EXERCISE DIRECTIONS:
Could you restate the entries word for word, without the images?

DATASET:

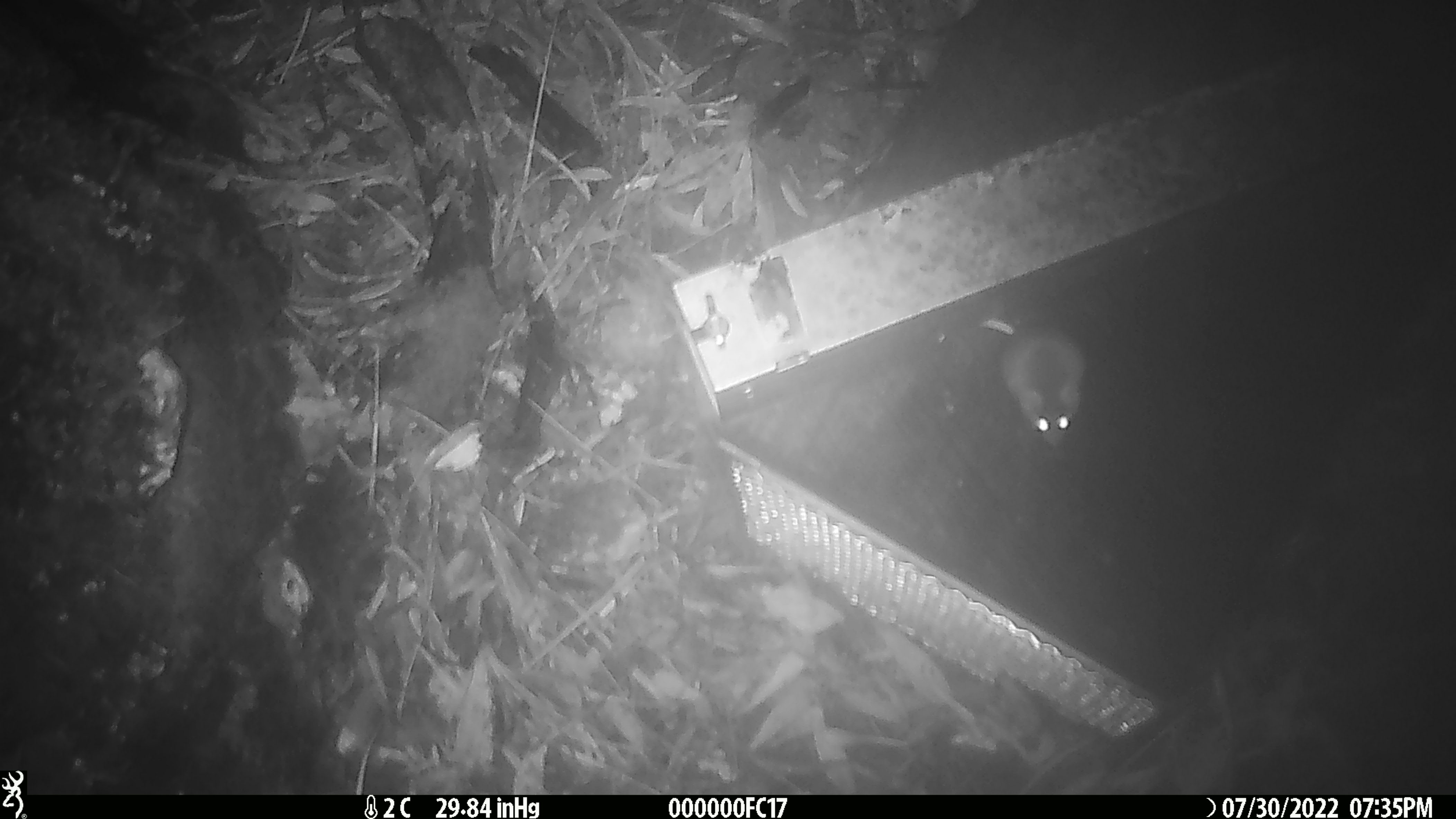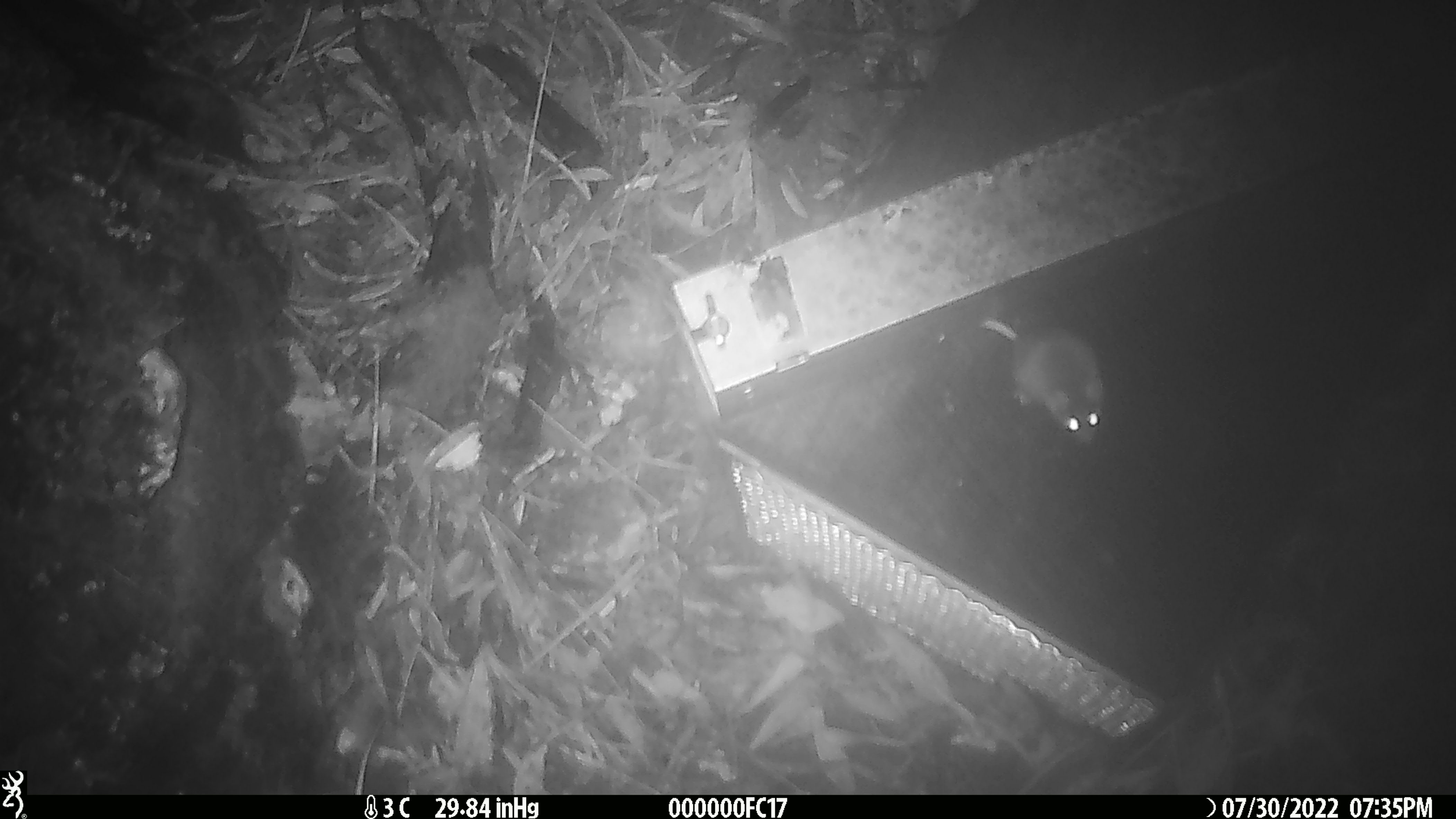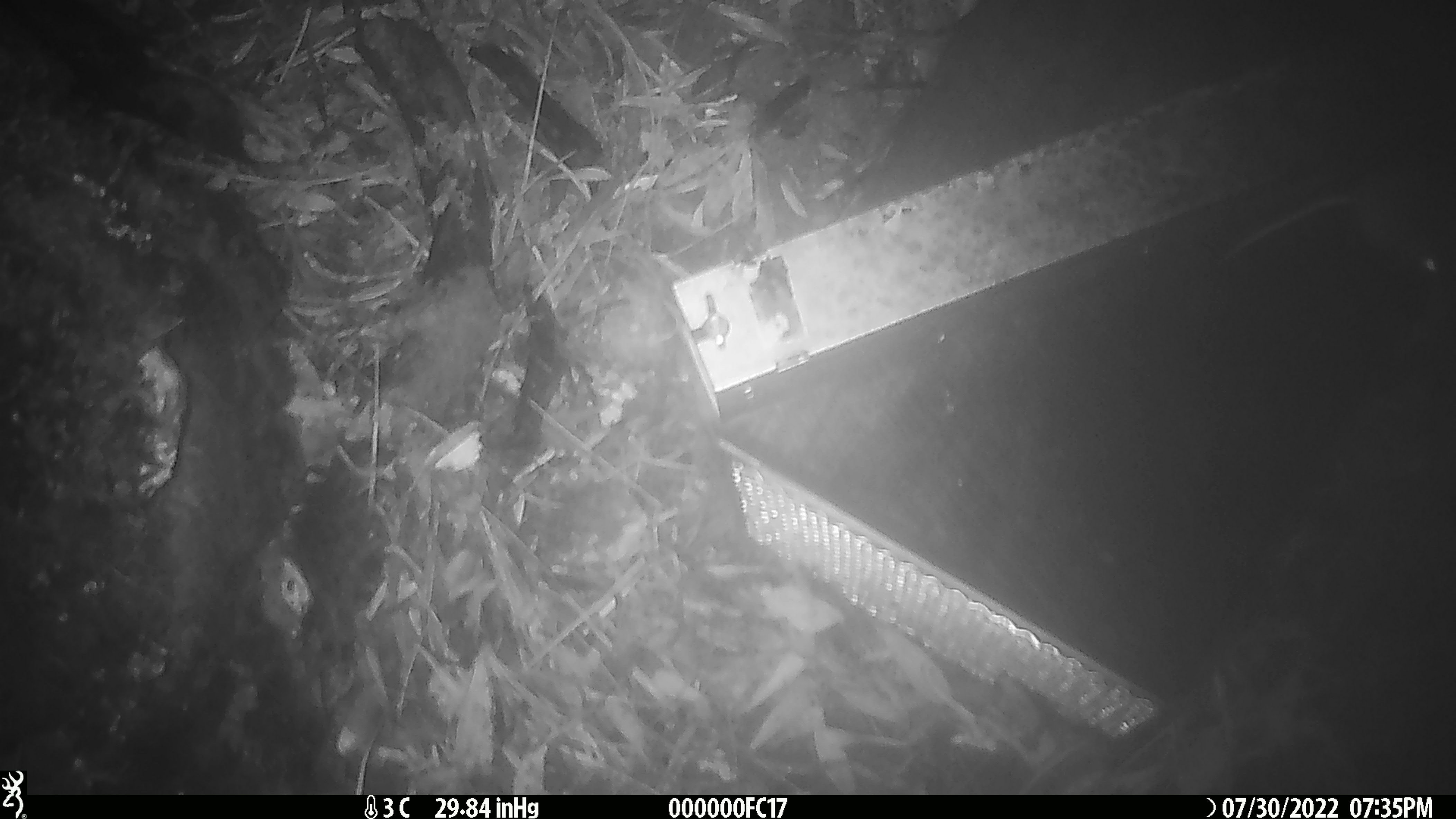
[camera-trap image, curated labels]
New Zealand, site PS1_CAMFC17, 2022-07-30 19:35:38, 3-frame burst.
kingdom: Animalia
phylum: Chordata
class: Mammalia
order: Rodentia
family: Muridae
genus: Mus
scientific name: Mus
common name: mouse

SOLUTION TO THE PROBLEM:
[camera-trap image, curated labels]
New Zealand, site PS1_CAMFC17, 2022-07-30 19:35:38, 3-frame burst.
kingdom: Animalia
phylum: Chordata
class: Mammalia
order: Rodentia
family: Muridae
genus: Mus
scientific name: Mus
common name: mouse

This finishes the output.